Kentucky grower Bruce Cline said the anticipation surrounding the buyout already has kept many farmers in tobacco years longer than their better business sense would have dictated.

“There’s this carrot hanging out in front of you, and they’re saying, ‘Maybe one more year,’” said Mr. Cline, a third-generation tobacco farmer who grows 300,000 pounds of burley in western Kentucky’s Christian County. “They could have left in ‘98 with some dignity and some assets. … But we’ve been chasing this carrot to the point where people will be left with nothing.”

Declines in the number of U.S. smokers and a steady increase in the amount of imported leaf from countries such as Brazil and Zimbabwe have sent U.S. tobacco production plunging from nearly 1.5 billion pounds in 1998 to an estimated 831 million pounds this year. Farmers also have seen the government cut their quotas by half over the past five years, and are anticipating another 25 percent cut later this year.

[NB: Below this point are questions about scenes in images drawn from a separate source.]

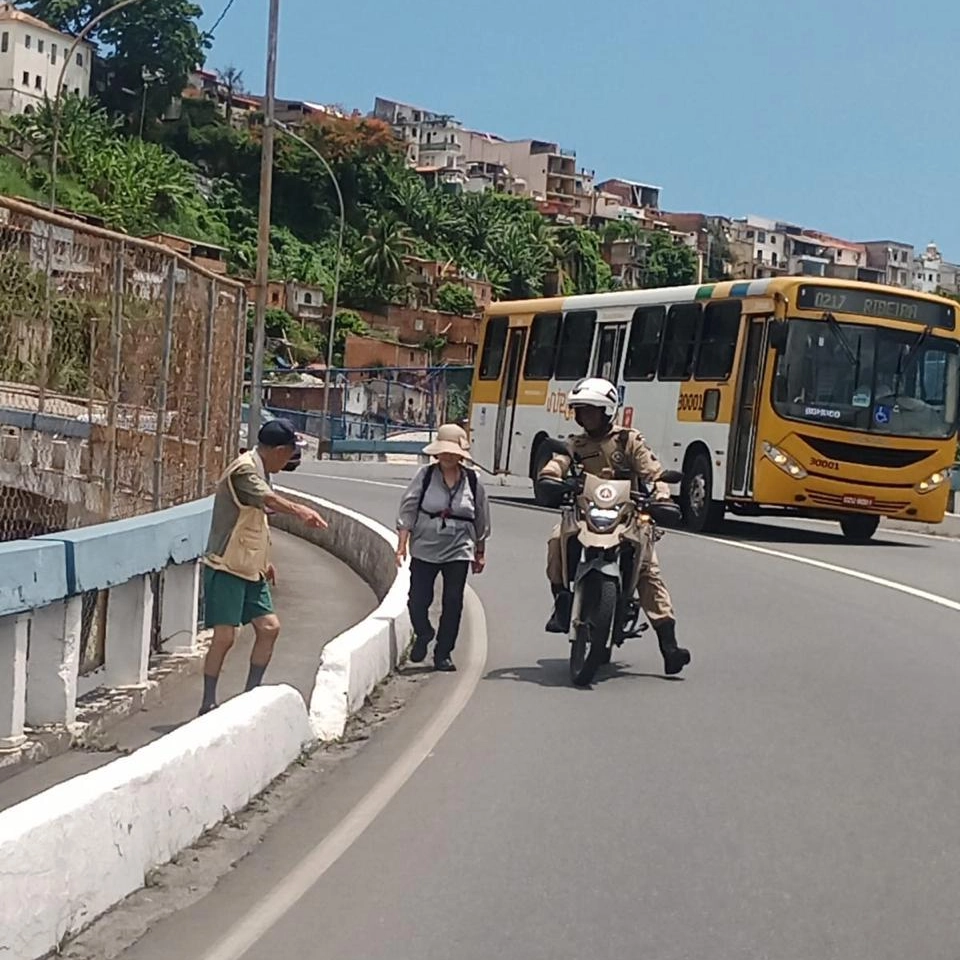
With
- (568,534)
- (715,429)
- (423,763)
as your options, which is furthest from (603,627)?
(715,429)

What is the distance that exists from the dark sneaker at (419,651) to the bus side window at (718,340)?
38.3ft

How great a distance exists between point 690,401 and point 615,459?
12964mm

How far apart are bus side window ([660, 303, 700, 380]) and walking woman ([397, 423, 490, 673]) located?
1264cm

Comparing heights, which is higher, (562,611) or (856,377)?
(856,377)

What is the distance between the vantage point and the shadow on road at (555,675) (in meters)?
10.8

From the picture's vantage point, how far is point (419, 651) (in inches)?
454

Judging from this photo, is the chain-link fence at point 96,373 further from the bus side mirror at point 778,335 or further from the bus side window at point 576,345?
the bus side window at point 576,345

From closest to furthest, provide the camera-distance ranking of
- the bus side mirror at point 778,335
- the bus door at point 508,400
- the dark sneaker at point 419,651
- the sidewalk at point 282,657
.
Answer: the sidewalk at point 282,657 < the dark sneaker at point 419,651 < the bus side mirror at point 778,335 < the bus door at point 508,400

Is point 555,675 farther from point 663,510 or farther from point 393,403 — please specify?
point 393,403

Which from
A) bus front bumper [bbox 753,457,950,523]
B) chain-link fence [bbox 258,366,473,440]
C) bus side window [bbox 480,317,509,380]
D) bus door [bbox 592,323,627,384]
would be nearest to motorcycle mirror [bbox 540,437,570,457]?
bus front bumper [bbox 753,457,950,523]

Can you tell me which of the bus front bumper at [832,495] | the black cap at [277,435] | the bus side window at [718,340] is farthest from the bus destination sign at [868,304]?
the black cap at [277,435]

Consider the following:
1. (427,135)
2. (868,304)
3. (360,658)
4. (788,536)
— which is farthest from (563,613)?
(427,135)

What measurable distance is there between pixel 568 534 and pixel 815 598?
18.5 feet

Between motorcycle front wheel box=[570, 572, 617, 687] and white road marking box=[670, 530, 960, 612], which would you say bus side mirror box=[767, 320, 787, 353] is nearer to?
white road marking box=[670, 530, 960, 612]
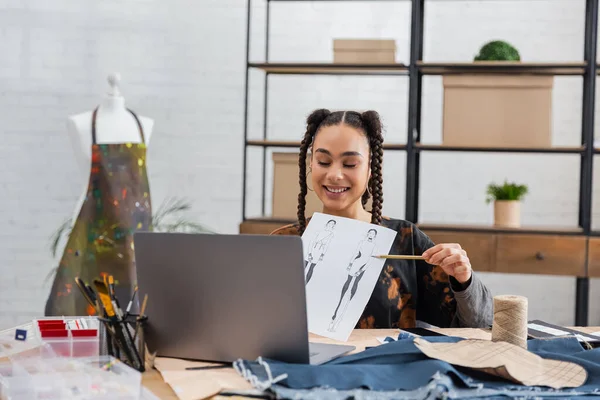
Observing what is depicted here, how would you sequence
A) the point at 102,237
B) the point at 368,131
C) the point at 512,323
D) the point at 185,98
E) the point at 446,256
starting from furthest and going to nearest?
the point at 185,98 < the point at 102,237 < the point at 368,131 < the point at 446,256 < the point at 512,323

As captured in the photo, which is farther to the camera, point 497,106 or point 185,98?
point 185,98

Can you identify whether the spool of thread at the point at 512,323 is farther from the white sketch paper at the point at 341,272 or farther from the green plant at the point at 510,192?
the green plant at the point at 510,192

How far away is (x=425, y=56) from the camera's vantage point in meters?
4.28

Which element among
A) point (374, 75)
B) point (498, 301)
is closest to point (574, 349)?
point (498, 301)

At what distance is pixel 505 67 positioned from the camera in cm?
345

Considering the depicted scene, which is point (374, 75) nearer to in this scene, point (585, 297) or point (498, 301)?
point (585, 297)

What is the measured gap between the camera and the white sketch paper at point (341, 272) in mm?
1588

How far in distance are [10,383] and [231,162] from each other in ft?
10.9

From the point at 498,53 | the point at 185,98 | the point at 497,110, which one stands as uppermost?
the point at 498,53

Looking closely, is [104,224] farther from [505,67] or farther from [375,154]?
[505,67]

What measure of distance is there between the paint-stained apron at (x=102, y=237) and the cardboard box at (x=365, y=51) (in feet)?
4.07

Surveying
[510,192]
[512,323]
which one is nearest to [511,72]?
[510,192]

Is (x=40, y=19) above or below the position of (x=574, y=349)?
above

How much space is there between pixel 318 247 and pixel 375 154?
447 mm
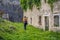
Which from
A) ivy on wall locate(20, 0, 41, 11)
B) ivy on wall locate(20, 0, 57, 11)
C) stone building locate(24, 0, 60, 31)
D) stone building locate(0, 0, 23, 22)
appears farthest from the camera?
stone building locate(0, 0, 23, 22)

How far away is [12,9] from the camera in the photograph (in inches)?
1607

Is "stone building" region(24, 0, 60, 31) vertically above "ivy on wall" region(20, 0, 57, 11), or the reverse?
"ivy on wall" region(20, 0, 57, 11)

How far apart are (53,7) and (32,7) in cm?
612

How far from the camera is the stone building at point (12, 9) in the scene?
3947 cm

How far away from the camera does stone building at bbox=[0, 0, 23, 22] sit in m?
39.5

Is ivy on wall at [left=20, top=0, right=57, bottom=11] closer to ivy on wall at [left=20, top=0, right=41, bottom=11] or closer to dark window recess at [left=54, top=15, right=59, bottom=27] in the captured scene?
ivy on wall at [left=20, top=0, right=41, bottom=11]

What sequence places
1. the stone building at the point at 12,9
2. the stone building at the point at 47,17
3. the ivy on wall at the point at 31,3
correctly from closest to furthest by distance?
1. the stone building at the point at 47,17
2. the ivy on wall at the point at 31,3
3. the stone building at the point at 12,9

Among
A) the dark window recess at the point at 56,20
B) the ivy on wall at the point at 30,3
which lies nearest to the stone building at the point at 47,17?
the dark window recess at the point at 56,20

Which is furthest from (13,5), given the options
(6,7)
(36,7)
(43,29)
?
(43,29)

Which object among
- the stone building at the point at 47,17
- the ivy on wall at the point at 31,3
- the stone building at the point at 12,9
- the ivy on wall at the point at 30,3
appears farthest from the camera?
the stone building at the point at 12,9

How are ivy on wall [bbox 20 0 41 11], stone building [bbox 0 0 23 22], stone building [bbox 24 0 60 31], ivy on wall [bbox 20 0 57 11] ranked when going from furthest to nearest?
1. stone building [bbox 0 0 23 22]
2. ivy on wall [bbox 20 0 41 11]
3. ivy on wall [bbox 20 0 57 11]
4. stone building [bbox 24 0 60 31]

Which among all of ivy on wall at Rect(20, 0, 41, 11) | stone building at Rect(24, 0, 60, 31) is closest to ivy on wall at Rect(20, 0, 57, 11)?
ivy on wall at Rect(20, 0, 41, 11)

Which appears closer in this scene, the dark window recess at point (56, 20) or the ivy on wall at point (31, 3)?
the dark window recess at point (56, 20)

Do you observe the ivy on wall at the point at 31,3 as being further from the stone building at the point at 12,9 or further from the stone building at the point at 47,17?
the stone building at the point at 12,9
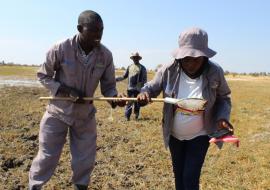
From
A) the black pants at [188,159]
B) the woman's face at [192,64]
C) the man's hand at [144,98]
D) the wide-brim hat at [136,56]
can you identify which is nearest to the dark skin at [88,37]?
the man's hand at [144,98]

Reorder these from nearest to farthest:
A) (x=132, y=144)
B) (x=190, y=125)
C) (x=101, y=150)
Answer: (x=190, y=125)
(x=101, y=150)
(x=132, y=144)

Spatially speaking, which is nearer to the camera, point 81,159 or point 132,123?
point 81,159

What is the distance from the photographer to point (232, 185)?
6559 millimetres

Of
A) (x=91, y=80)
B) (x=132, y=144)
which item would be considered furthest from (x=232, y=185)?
(x=132, y=144)

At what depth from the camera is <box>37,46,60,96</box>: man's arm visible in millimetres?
5008

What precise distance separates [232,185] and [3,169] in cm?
334

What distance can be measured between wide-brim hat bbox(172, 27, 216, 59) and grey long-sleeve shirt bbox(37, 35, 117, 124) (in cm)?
108

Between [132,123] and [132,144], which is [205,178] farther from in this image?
[132,123]

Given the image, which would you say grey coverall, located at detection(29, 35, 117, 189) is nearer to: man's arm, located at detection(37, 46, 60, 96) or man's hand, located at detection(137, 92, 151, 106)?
man's arm, located at detection(37, 46, 60, 96)

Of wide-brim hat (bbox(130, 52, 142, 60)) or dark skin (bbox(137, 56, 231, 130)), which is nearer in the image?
dark skin (bbox(137, 56, 231, 130))

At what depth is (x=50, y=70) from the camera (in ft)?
16.7

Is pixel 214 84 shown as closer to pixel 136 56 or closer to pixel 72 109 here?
pixel 72 109

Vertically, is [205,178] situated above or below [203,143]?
below

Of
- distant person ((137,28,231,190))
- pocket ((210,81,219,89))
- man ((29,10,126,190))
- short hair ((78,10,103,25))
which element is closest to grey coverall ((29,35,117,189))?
man ((29,10,126,190))
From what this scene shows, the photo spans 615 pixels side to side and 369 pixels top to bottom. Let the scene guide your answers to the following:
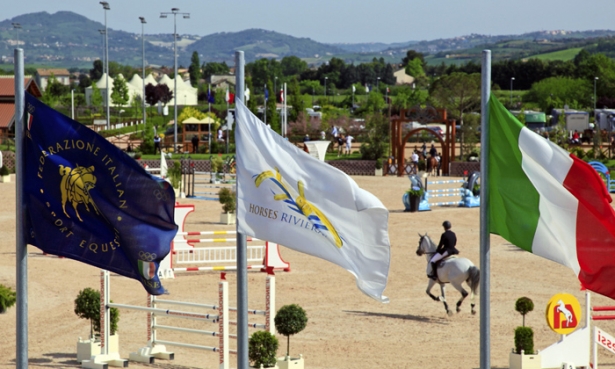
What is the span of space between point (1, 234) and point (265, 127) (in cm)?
1984

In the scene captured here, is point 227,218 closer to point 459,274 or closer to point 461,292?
→ point 461,292

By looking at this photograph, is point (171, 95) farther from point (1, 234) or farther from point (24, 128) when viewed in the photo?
point (24, 128)

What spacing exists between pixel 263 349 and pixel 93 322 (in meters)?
3.01

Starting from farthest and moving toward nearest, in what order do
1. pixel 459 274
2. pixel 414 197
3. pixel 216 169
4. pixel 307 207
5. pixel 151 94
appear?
pixel 151 94 → pixel 216 169 → pixel 414 197 → pixel 459 274 → pixel 307 207

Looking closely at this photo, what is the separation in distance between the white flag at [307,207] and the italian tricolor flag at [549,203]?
89cm

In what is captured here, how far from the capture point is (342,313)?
54.0ft

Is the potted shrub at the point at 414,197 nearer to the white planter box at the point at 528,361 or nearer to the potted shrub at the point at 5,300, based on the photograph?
the potted shrub at the point at 5,300

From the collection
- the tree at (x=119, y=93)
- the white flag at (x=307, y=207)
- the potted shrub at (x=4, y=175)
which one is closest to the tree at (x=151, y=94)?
the tree at (x=119, y=93)

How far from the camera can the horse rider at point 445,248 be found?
16.3 meters

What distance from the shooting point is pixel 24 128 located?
7961 mm

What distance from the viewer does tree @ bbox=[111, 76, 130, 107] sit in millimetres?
101688

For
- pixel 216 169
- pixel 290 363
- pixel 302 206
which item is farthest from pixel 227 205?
pixel 302 206

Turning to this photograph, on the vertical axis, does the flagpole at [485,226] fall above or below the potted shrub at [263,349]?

The idea behind the buyout was that by taking away quotas, the cost of production would drop and farmers would be free to grow as much tobacco as their land could support. Quotas are tied to individual farms; in many cases, quota owners don’t grow the tobacco themselves, but instead charge farmers up to 75 cents a pound to lease their growing rights.

Eliminating the lease costs wouldn’t make the farmers more money, but their tobacco would be more competitive on the global market. Compensation for the quotas would enable some farmers to leave the business.

Early versions of the buyout legislation totaled nearly $16 billion, to be paid by cigarette companies.

In a grand compromise with lawmakers from non-tobacco states, that plan was tied to some form of Food and Drug Administration regulation of tobacco products, something cigarette makers had fought for years. But those efforts foundered over disagreements on the FDA provisions. Last-ditch proposals to push through a $7 billion buyout also failed.

The failure of a buyout won’t keep Fred Wetherington, 36, from continuing to grow tobacco on his farm near Hahira in south-central Georgia. But he thinks people who have invested their futures in tobacco and want to get out should get some assistance.

“I’m young enough if I had to, I could do something else,” he said. “But these folks who have done it all their lives should have an opportunity to get out with some dignity. They’ve played by the rules. What’s happened is out of their control.

“I feel it’s un-American to take this quota.”

But critics argue that peanut farmers gave up their quotas last year, and tobacco farmers need to join the free market, too.

“What other American farmer has ever received such unjustified largess from Congress — billions of dollars for a so-called ‘buyout’ while keeping a federal government tobacco program in place?” No. 1 cigarette maker Philip Morris asked in a recent memo to Congress.